▶ _PAGE TEXT_:
- Opening Delimiter -
Demat & Brokers · DIS / DDPI authorization · cross-depository · Section 56(2)(x) gift tax · cost basis preservation
Off-Market Transfer + Gift of Securities — Mechanics + Tax
Off-market transfer = moving shares between two demat accounts WITHOUT going through the exchange (no STT, no brokerage on the transfer itself). Used for consolidating accounts, gifting shares to family, switching brokers without selling, transmission on death. Yet most retail investors don't know the mechanics, the DIS vs DDPI authorization difference, or the Section 56(2)(x) tax trap on gifts above ₹50K. This page lays out the full process, cross-depository nuances, gift-tax framework, and cost-basis preservation rules.
Who needs this
Anyone consolidating multiple demat accounts. Parents gifting shares to adult children. Spouses transferring holdings (clubbing implications). Anyone switching brokers without selling (preserves LTCG holding period). Executors handling transmission on death. NRIs transferring between NRE/NRO/resident accounts post-residency change.
Key decisions
- Q1
What is off-market transfer + when do I need it?
OFF-MARKET TRANSFER = direct movement of shares from one demat account to another, BYPASSING the stock exchange. Not a buy or sell — purely an ownership transfer. NO STT, NO brokerage on the transfer (only DP charges at source DP). USE CASES: (1) CONSOLIDATING accounts — moving holdings from 3 demat accounts down to 1. (2) GIFTING to family — parent to adult child, grandparent to grandchild, etc. (3) SWITCHING BROKERS without selling — preserves long-term holding period for LTCG (critical for older holdings). (4) NRE / NRO conversion — moving holdings between own accounts post-residency change. (5) JOINT-TO-SINGLE conversion or vice versa. (6) TRANSMISSION on death — legal heirs receive holdings from deceased's demat. PROCESS DURATION: 1-3 business days for same-depository; 3-7 days cross-depository. CHARGES: source DP charges ₹15-30 per scrip (debit instruction); destination DP usually free. NOT TO BE CONFUSED WITH: regular market sell-then-buy (which incurs STT + brokerage + capital gains event). Off-market preserves cost basis + holding period for the same beneficial owner.
- Closing Delimiter -
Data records
- Opening Delimiter -
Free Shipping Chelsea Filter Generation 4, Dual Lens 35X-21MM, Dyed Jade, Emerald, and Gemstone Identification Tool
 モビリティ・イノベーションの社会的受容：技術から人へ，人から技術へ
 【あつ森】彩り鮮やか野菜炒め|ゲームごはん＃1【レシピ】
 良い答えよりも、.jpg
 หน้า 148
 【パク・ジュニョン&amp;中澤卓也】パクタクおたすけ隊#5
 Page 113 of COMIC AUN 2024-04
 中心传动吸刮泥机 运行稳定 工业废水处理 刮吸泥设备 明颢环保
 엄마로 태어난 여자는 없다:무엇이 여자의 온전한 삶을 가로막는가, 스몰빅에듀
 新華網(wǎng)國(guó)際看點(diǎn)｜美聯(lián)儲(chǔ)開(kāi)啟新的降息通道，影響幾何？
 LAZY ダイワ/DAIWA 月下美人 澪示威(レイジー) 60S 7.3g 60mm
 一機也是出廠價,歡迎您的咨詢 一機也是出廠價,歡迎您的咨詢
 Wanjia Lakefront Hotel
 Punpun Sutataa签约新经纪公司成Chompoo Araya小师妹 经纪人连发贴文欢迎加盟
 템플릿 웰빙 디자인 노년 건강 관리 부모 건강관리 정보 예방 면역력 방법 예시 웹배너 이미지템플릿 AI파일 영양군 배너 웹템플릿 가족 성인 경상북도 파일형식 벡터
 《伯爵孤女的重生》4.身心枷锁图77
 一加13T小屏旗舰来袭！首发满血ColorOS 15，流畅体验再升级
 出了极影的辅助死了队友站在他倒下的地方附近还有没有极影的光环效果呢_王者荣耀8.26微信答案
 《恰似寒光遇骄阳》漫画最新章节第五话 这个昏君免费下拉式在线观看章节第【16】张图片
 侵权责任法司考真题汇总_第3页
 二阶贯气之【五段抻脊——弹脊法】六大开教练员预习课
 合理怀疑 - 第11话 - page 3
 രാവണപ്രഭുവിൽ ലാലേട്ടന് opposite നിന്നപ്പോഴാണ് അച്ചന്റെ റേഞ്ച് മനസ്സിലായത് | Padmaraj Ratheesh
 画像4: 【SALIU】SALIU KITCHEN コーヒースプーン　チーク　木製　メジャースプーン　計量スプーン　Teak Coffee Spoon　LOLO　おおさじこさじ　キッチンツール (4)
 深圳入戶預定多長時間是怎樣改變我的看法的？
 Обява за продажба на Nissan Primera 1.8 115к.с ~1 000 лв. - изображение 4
- Closing Delimiter -
▶ _EXERCISES TO COMPLETE_:
- a) Decide whether each statement agrees with the off-market transfer page, answering yes or no and quoting the words of the page that settle it. (i) An off-market transfer involves no STT. (ii) A cross-depository transfer takes 1-3 business days. (iii) The destination DP usually charges ₹15-30 per scrip.
- b) Carry on writing the off-market transfer page from the point where it stops.

▶ _RESULTS BY TASK_:
- a)
(i) Yes: "NO STT, NO brokerage on the transfer (only DP charges at source DP)."
(ii) No: "1-3 business days for same-depository; 3-7 days cross-depository."
(iii) No: "source DP charges ₹15-30 per scrip (debit instruction); destination DP usually free."

- b)
- Q2
DIS vs DDPI authorization — what's needed for off-market transfer?
OFF-MARKET TRANSFERS need explicit authorization — NOT covered by routine DDPI (which is scoped to 4 specific uses). TWO AUTHORIZATION ROUTES. (1) PHYSICAL DIS (Delivery Instruction Slip): traditional paper form. Signed by you + submitted at source broker. Specifies receiving DP ID + Client ID + ISIN + quantity. Processing 3-7 days. Most full-service brokers still require physical DIS for off-market transfers. (2) ONLINE DIS via depository portal: NSDL Speed-e (NSDL) / CDSL Easi (CDSL). E-Sign Aadhaar authorization. Same-day to 1-day processing typically. Most discount brokers support this route. (3) BROKER-SPECIFIC DDPI EXTENSION: some brokers extend DDPI to cover routine off-market transfers between own family accounts — verify with broker. PROCESS STEPS: (a) Get target DP ID + Client ID + ISINs + quantities. (b) Submit DIS or online instruction to source broker. (c) Broker verifies; submits to depository. (d) Depository transfers; destination receives. (e) Verify in destination demat within 7 days. CRITICAL: target details MUST BE EXACT — wrong DP ID = transfer fails + re-initiate process. Confirm DP + client IDs in writing before submitting.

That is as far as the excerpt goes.